#### [QUESTÕES SOBRE O MATERIAL]
1. Transcreva, do texto sobre o árbitro Sherlock, o trecho que vai de "Ainda em 1938, Sherlock" até "traje na arbitragem.".
2. Relacione as equipes que, segundo o texto sobre o árbitro Sherlock, se enfrentaram nas partidas por ele dirigidas.
3. Prossiga com o texto sobre o árbitro Sherlock a partir do ponto em que ele termina.

#### [TRECHO SELECIONADO]
◇ ◇ ◇ ◇
Palmeira certa vez apareceu no Café Lafayete, o point do futebol naquela época, situado na esquina da Rua do Imperador com a Primeiro de Março,   exibindo um cronômetro. Uma estupenda novidade, pois podia ser parado a qualquer momento em que o jogo fosse interrompido. Foi até notícia de jornal. Sherlock ficou juntando dinheiro e só descansou quando conseguiu comprar um, igualzinho, a um gringo que vendia muamba, ou seja, artigos contrabandeados, uma vez que o moderníssimo relógio era importado.

O JOGO DA RÁDIO

Em 1938, o Homem da Lei, que também não abria concessões ao visitar os clubes suburbanos nos fins de semana, como fiscal  do ECAD, entidade que cuida dos direitos autorais, estreou no Campeonato Brasileiro de Seleções, dirigindo Paraíba x Rio Grande do Norte. Preparou-se com esmero para esse encontro. É que pela primeira vez, um jogo por ele comandado seria transmitido pela Rádio Clube de Pernambuco, a tradicional PRA 8, a única existente em Pernambuco naquele tempo. O alagoano José Renato narrava e o pernambucano Antônio Maria – mais tarde, famoso cronista e compositor – lia as mensagens comerciais.

MISTER BARRICK DA MANGUEIRA

Ainda em 1938, Sherlock foi o primeiro árbitro pernambucano a apitar de calção. Coisa improvisada, nada programado. Escalado para um Náutico x Sport, o Clássico dos Clássicos, preparou o uniforme com o capricho de sempre: calça e camisa brancas, engomadinhas, e tênis da mesma cor. Chegou ao campo da Jaqueira debaixo de um tremendo temporal. Com o gramado enlameado teve pena de sujar a calça e o sapato. Pediu emprestados um calção e um par de chuteiras a um dos times e resolveu o problema. Não evitou que o público lhe presenteasse com uma sonora vaia, por não estar acostumado com aquele traje na arbitragem.
◇ ◇ ◇ ◇
#### [TRECHOS DAS ENTRADAS]

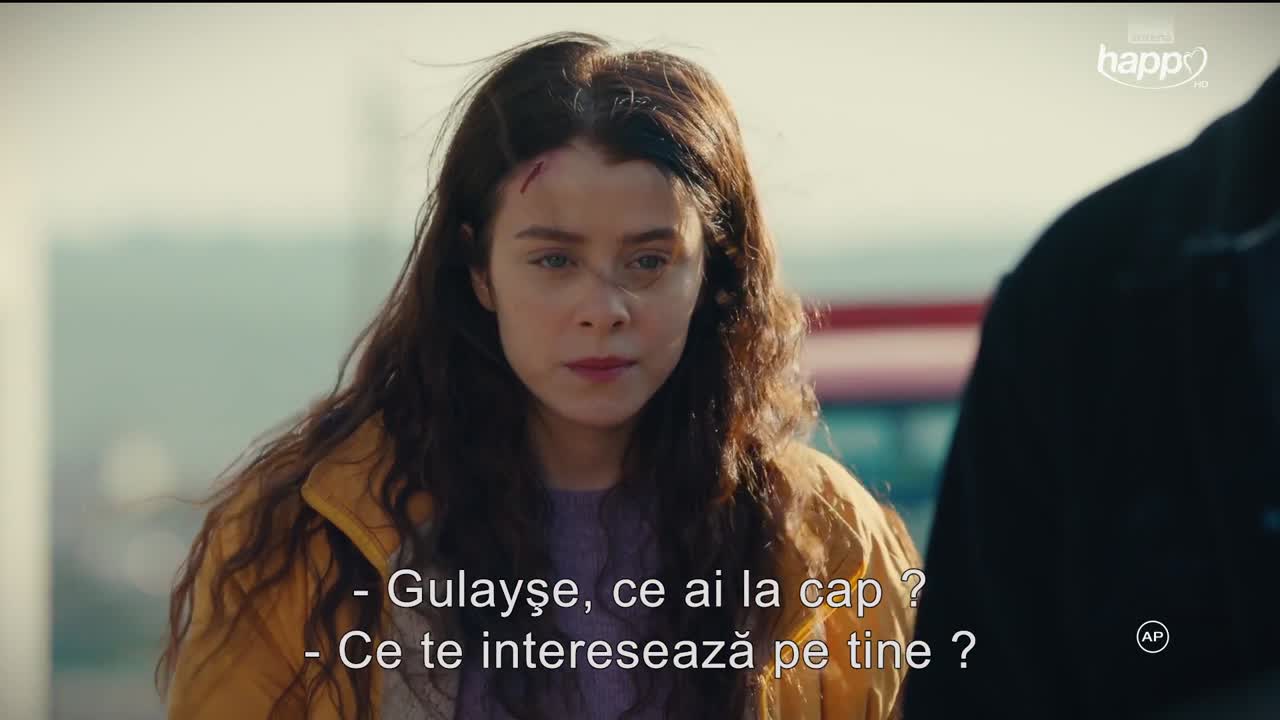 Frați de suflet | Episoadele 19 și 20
◇ ◇ ◇ ◇
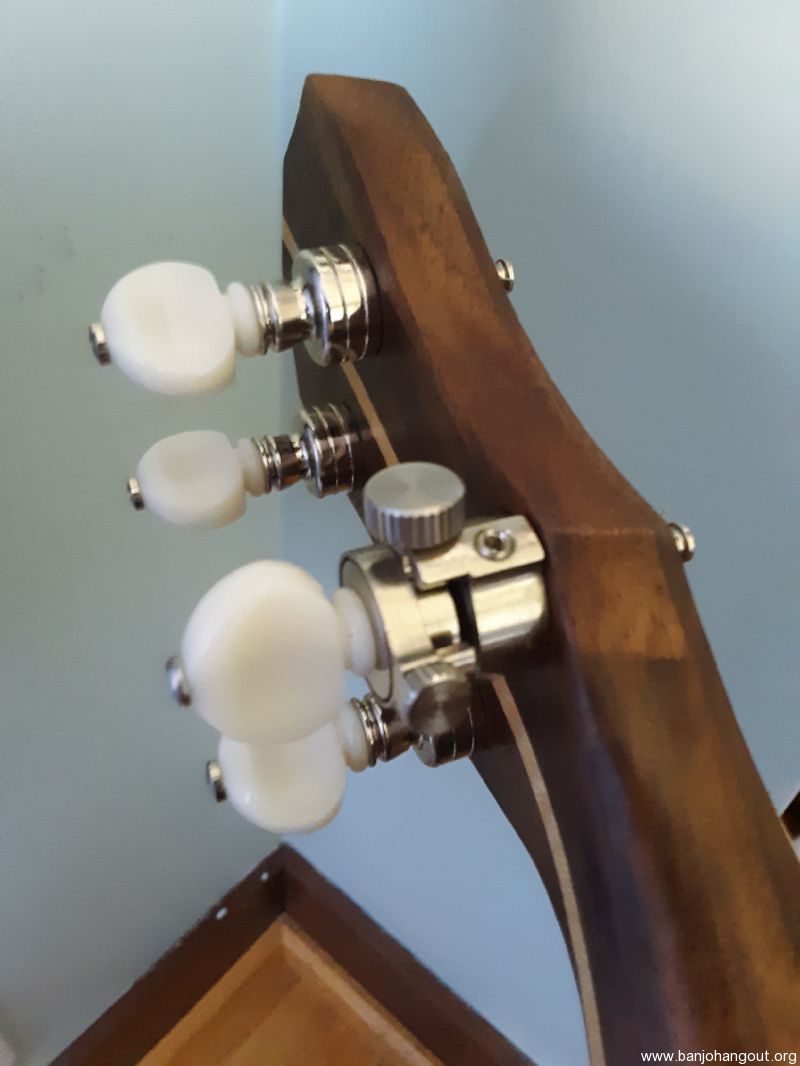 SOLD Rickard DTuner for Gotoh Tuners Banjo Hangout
◇ ◇ ◇ ◇
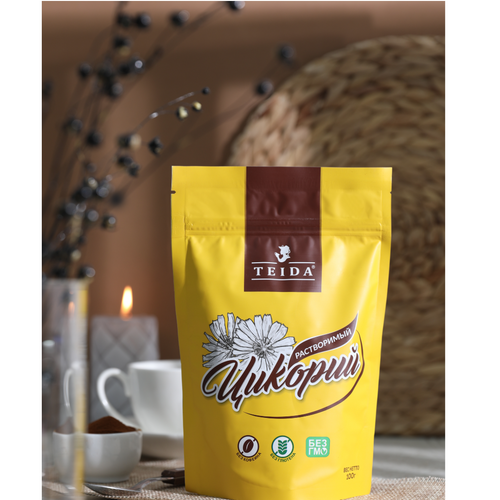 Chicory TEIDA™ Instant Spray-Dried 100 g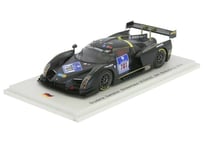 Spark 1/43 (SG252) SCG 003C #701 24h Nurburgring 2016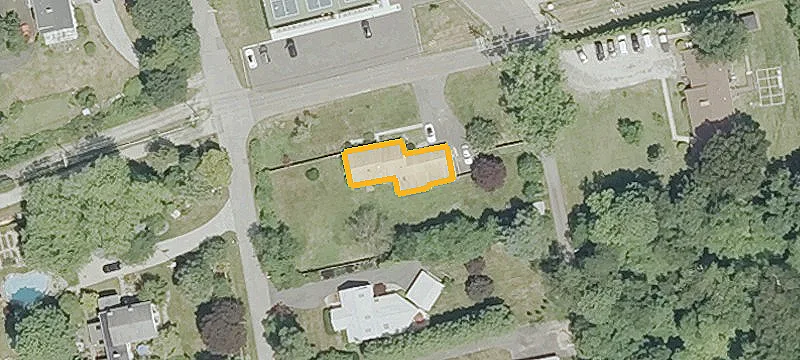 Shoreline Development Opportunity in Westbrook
◇ ◇ ◇ ◇
#### [LISTA DE RESPOSTAS]
1.
Ainda em 1938, Sherlock foi o primeiro árbitro pernambucano a apitar de calção. Coisa improvisada, nada programado. Escalado para um Náutico x Sport, o Clássico dos Clássicos, preparou o uniforme com o capricho de sempre: calça e camisa brancas, engomadinhas, e tênis da mesma cor. Chegou ao campo da Jaqueira debaixo de um tremendo temporal. Com o gramado enlameado teve pena de sujar a calça e o sapato. Pediu emprestados um calção e um par de chuteiras a um dos times e resolveu o problema. Não evitou que o público lhe presenteasse com uma sonora vaia, por não estar acostumado com aquele traje na arbitragem.

2. Paraíba, Rio Grande do Norte, Náutico e Sport.

3.
Tempos depois passou pelo Recife um árbitro inglês, Mr. Barrick, que acompanhava a equipe do Vasco numa excursão ao Nordeste. O britânico apitava de calção.

Depois que o europeu foi embora, Sherlock passou a usar o novo uniforme, definitivamente. Para reproduzir a vestimenta daquele que lhe serviu de espelho, cortou uma calça velha, azul, usando paletó da mesma cor e camisa branca. Como os torcedores acharam que se tratava de pura imitação, passaram a chamá-lo de “Mister Barrick da Mangueira”, em alusão ao popular bairro recifense da região de Afogados, onde havia uma turma da pesada.    

CALÇADA DO SAVOY

Na época em que a calçada do Bar Savoy, na Avenida Guararapes, se constituía num ponto de encontro dos torcedores recifenses, com discussões pacíficas de manhã até a noite, cada qual puxando a brasa para sua sardinha, mas de maneira civilizada, sem estes arroubos de marginalidade que são vistos a todo o momento Brasil afora, Sherlock sempre aparecia para um dedo de prosa com os amigos, que eram todos ali presentes – torcedores, dirigentes, jornalistas.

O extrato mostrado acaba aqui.